GOAL 1:
According to the Filebeat forum thread below, why does Sergey ask which parameter in the HTTP stats shows the number of events in the queue? Answer in one to three sentences.
GOAL 2:
Decide whether each statement agrees with the Filebeat forum thread below, answering yes or no and quoting the deciding words: (a) Sergey uses the memory queue. (b) After Logstash was stopped, the failed count was the only value Sergey saw increase. (c) Metrics for spooling to disk are already exposed.

Filebeat http stats: number of events in queue


(sergey arlashin) #1

Hi!

What parameter in filebeat stats which are exposed via http (http://localhost:5066/stats?pretty) shows the amount of existing events in spool queue ?

We are sending logs from filebeats to logstash and want to monitor filebeat's queue size.

Thanks!

Regards,
Sergey


(Steffen Siering) #2

'spool queue'? Do you use spooling to disk or the memory queue?


(sergey arlashin) #3

I'm using spooling to disk. Seems I named it incorrectly. sorry.

Currently the status output is the following

{
  "beat": {
    "cpu": {
      "system": {
        "ticks": 126531,
        "time": {
          "ms": 126531
        }
      },
      "total": {
        "ticks": 4275999,
        "time": {
          "ms": 4275999
        },
        "value": 4275999
      },
      "user": {
        "ticks": 4149468,
        "time": {
          "ms": 4149468
        }
      }
    },
    "handles": {
      "open": 194
    },
    "info": {
      "ephemeral_id": "82f7dec7-a787-417a-987d-35db893277ab",
      "uptime": {
        "ms": 70301782
      }
    },
    "memstats": {
      "gc_next": 36115744,
      "memory_alloc": 40274408,
      "memory_total": 468534822008,
      "rss": 1439768576
    }
  },
  "filebeat": {
    "events": {
      "active": 315,
      "added": 49756811,
      "done": 49756496
    },
    "harvester": {
      "closed": 86,
      "open_files": 1,
      "running": 1,
      "skipped": 0,
      "started": 87
    },
    "input": {
      "log": {
        "files": {
          "renamed": 0,
          "truncated": 0
        }
      }
    }
  },
  "libbeat": {
    "config": {
      "module": {
        "running": 0,
        "starts": 0,
        "stops": 0
      },
      "reloads": 0
    },
    "output": {
      "events": {
        "acked": 49753904,
        "active": 2332,
        "batches": 20379,
        "dropped": 0,
        "duplicates": 0,
        "failed": 4733,
        "total": 49760969
      },
      "read": {
        "bytes": 139128,
        "errors": 0
      },
      "type": "logstash",
      "write": {
        "bytes": 2905357460,
        "errors": 2
      }
    },
    "pipeline": {
      "clients": 1,
      "events": {
        "active": 315,
        "dropped": 0,
        "failed": 0,
        "filtered": 260,
        "published": 49756551,
        "retry": 1069725,
        "total": 49756811
      },
      "queue": {
        "acked": 49756236
      }
    }
  },
  "registrar": {
    "states": {
      "cleanup": 86,
      "current": 1,
      "update": 49756496
    },
    "writes": {
      "fail": 0,
      "success": 23349,
      "total": 23349
    }
  },
  "system": {
    "cpu": {
      "cores": 2
    }
  }
}

However when I stop logstash, I don't see any value that gets increased except for failed. But there definitely should be something that represents the amount of messages that are saved locally to disk but not forwarded to logstash.


(Steffen Siering) #4

Unfortunately we don't expose metrics for spooling to disk yet. For the spool we don't only want to collect number of events, but also add more metrics, like disk usage, number of IO ops and so on.

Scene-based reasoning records

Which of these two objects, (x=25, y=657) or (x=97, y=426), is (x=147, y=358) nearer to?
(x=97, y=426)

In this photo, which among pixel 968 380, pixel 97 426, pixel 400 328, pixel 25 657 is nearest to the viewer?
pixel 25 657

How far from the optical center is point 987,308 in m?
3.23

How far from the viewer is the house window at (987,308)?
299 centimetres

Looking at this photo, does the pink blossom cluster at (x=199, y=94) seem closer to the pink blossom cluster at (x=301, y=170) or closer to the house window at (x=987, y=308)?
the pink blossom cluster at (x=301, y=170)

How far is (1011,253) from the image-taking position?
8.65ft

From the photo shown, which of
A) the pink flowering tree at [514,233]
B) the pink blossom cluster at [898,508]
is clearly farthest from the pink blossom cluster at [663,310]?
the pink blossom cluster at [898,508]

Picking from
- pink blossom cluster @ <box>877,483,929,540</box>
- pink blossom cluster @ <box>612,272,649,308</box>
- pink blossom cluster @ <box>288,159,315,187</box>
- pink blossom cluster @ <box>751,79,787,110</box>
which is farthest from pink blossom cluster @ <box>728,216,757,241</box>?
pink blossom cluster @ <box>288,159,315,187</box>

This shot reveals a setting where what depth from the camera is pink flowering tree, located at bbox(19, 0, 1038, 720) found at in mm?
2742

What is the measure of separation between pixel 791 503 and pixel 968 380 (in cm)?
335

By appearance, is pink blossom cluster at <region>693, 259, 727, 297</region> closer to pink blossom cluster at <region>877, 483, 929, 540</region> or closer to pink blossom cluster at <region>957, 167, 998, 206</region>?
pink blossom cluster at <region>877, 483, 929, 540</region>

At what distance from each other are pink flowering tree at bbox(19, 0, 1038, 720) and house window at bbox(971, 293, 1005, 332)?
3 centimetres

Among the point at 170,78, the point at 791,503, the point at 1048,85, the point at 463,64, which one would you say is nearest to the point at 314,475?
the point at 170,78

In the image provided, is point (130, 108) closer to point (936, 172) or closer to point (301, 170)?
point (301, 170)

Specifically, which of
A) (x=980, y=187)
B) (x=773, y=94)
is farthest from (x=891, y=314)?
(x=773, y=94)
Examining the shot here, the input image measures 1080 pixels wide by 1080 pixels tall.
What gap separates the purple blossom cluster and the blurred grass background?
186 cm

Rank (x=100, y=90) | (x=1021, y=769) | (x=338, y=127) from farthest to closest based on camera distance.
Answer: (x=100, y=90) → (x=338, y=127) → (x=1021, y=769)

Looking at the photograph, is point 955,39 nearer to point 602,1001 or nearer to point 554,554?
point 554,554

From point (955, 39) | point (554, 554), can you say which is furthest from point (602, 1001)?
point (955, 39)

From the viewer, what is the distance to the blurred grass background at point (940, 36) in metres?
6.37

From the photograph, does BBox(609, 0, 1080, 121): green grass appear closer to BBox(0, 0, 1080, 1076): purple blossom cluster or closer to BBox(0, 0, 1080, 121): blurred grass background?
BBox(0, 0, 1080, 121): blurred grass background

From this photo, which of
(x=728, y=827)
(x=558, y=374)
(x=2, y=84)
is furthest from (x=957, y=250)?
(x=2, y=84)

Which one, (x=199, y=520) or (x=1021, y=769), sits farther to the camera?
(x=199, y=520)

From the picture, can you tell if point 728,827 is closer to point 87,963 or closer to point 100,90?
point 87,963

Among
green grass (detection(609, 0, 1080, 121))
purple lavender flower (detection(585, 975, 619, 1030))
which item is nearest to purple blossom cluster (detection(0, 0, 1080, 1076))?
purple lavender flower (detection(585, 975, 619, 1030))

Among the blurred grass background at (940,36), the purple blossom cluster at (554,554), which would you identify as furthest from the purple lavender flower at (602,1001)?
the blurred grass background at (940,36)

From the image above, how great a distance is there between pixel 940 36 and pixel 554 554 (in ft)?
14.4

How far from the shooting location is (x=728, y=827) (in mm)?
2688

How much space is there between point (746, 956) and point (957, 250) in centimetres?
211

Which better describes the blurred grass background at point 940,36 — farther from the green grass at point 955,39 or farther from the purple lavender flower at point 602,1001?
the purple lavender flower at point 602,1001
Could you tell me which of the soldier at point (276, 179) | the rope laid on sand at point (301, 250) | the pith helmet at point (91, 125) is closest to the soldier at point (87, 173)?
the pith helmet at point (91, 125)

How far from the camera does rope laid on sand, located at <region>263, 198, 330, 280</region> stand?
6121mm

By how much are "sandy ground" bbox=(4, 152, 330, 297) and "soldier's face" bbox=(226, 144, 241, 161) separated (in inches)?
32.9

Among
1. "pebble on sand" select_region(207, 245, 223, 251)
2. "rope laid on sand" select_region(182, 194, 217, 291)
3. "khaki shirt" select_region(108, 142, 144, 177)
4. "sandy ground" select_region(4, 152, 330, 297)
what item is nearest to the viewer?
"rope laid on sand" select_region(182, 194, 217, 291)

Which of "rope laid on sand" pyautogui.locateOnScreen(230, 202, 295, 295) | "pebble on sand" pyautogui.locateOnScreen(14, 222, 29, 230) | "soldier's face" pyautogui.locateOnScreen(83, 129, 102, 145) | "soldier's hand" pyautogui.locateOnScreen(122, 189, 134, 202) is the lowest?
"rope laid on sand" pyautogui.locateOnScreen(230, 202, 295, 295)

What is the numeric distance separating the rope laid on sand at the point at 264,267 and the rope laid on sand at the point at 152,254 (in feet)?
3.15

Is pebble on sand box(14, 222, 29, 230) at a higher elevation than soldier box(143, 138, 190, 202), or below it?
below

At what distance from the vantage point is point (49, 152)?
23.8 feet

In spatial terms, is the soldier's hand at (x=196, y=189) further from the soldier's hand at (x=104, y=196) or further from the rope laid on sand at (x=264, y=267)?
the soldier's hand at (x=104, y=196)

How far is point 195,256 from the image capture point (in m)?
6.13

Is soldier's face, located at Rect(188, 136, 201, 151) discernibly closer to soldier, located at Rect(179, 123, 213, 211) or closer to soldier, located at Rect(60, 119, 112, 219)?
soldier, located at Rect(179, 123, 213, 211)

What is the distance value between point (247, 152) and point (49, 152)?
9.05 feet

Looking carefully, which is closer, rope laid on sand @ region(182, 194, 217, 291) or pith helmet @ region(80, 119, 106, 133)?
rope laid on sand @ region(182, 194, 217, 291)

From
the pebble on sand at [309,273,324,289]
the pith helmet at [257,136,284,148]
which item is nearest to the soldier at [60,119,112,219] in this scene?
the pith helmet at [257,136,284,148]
* * *
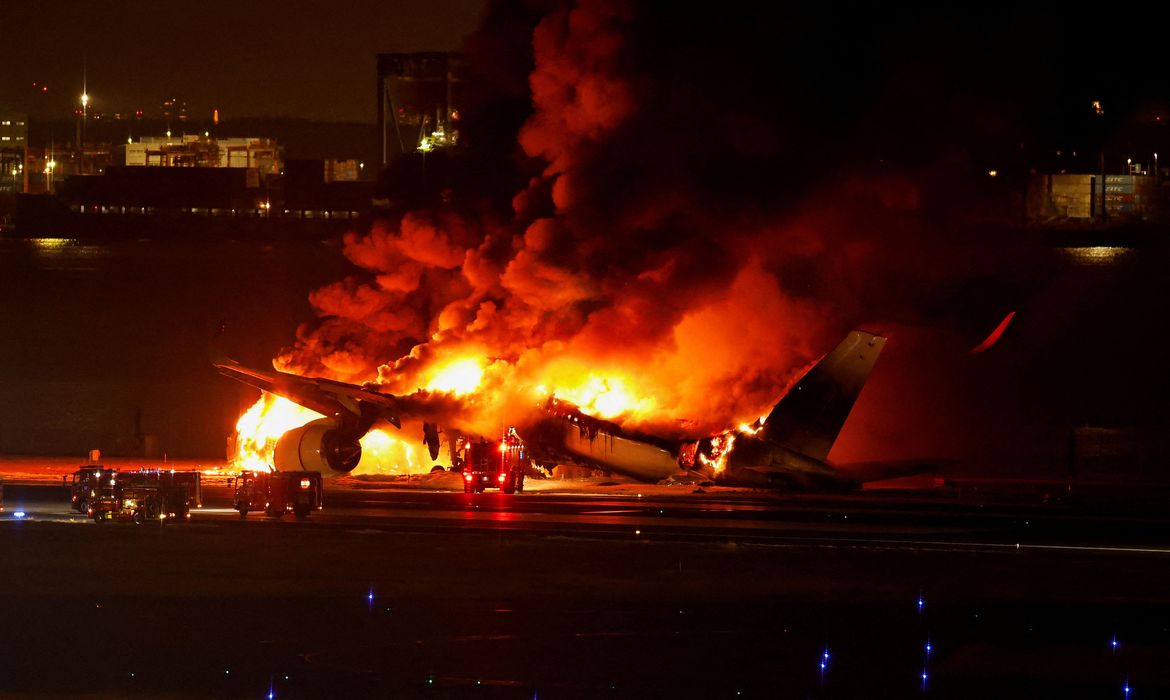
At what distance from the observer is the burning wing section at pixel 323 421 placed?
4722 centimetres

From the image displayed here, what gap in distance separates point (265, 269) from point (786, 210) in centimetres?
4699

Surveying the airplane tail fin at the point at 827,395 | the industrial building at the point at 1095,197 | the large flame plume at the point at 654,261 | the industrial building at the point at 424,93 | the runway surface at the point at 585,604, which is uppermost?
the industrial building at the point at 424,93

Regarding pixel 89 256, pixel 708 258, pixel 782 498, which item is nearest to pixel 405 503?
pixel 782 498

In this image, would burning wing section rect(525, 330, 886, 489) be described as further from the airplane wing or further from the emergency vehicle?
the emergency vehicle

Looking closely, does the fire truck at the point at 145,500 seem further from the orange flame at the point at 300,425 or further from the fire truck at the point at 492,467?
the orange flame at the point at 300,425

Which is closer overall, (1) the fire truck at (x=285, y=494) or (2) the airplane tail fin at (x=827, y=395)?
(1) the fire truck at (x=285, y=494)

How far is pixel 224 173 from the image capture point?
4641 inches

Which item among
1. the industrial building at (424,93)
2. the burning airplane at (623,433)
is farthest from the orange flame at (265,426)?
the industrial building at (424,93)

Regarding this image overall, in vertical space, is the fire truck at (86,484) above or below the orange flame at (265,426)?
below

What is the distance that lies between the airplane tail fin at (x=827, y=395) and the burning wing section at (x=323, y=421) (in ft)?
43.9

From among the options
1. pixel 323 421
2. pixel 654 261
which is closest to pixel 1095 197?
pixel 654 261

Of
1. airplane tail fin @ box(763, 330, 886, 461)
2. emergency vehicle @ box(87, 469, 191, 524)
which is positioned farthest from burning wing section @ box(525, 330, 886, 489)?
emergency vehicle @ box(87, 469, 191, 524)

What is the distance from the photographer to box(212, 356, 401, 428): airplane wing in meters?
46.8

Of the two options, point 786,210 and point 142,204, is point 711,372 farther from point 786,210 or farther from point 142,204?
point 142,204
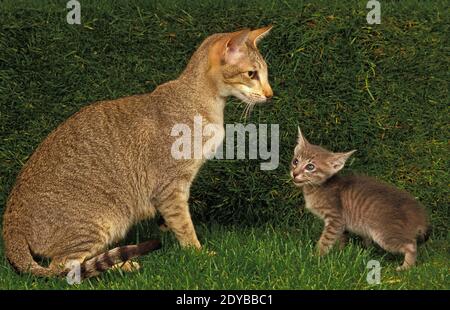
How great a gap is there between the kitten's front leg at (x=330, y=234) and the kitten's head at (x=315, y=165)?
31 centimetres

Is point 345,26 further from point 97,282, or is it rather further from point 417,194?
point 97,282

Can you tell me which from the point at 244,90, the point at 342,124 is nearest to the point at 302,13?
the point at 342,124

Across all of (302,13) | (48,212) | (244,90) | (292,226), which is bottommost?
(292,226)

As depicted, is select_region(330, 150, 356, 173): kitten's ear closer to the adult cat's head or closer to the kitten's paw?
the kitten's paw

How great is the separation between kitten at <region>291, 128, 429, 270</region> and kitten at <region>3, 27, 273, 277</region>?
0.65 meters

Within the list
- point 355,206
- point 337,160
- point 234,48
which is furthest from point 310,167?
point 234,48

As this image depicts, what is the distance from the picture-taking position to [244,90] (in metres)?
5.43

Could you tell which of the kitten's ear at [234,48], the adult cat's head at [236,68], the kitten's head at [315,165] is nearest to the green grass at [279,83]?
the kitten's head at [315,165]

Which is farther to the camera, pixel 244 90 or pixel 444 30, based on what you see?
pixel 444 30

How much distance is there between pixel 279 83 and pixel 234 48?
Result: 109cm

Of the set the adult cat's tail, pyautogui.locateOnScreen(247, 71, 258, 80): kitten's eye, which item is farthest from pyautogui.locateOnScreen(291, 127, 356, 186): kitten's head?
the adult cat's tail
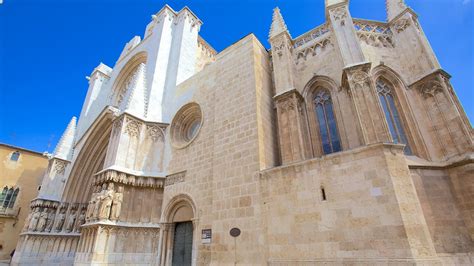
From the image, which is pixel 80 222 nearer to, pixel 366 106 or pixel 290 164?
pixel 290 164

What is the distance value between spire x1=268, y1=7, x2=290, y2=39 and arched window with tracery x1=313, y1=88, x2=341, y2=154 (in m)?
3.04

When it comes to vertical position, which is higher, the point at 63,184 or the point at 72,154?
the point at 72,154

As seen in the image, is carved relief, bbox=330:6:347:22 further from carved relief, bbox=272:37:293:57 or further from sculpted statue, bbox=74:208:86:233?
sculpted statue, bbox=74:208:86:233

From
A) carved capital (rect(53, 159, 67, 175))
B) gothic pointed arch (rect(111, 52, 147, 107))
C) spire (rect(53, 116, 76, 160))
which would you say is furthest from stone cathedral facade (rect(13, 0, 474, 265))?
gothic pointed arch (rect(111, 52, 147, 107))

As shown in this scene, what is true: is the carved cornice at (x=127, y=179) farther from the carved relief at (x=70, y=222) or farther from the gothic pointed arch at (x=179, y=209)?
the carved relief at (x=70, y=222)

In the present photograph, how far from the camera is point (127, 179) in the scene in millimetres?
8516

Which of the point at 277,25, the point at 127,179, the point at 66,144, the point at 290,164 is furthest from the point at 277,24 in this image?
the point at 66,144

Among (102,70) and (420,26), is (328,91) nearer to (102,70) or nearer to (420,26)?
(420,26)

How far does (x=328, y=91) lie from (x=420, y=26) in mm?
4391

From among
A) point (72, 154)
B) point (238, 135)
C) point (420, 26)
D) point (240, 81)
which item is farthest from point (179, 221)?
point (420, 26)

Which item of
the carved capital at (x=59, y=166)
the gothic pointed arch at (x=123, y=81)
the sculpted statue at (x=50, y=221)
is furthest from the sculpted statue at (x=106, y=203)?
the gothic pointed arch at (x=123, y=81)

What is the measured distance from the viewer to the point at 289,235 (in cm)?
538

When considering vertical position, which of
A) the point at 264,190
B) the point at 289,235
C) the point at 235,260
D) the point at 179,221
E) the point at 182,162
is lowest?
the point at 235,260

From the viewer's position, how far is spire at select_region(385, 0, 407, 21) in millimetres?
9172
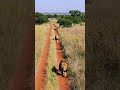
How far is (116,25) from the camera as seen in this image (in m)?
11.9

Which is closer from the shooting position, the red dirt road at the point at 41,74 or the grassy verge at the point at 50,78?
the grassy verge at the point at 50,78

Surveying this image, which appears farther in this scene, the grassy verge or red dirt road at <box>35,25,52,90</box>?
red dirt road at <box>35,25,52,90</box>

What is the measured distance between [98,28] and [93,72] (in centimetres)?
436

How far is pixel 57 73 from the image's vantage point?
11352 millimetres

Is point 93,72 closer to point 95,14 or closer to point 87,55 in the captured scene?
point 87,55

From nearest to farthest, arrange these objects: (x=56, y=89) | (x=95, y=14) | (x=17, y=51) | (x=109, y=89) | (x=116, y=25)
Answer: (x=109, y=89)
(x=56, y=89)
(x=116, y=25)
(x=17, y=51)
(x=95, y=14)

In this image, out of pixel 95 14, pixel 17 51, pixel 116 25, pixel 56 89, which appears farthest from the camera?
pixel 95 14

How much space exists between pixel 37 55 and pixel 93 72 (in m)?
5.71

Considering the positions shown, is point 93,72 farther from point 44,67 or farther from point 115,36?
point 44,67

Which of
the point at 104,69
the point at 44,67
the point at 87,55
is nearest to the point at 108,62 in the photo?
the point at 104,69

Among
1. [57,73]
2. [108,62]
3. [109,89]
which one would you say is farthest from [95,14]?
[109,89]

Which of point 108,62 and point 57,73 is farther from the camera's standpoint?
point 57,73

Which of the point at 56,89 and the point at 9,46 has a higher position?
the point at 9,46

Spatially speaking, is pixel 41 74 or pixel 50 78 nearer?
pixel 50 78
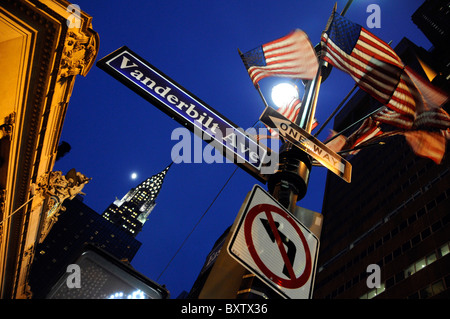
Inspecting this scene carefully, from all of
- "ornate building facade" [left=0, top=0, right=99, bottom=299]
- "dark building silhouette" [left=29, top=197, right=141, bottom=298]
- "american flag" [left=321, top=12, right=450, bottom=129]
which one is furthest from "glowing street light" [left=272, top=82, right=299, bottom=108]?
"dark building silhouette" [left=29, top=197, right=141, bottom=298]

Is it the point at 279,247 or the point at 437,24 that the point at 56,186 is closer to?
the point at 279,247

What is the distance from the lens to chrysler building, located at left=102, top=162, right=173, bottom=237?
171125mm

EXERCISE SOLUTION 1:
His team sends logs from Filebeat to Logstash and wants to monitor Filebeat's queue size.

EXERCISE SOLUTION 2:
(a) No: "I'm using spooling to disk."
(b) Yes: "I don't see any value that gets increased except for failed."
(c) No: "Unfortunately we don't expose metrics for spooling to disk yet."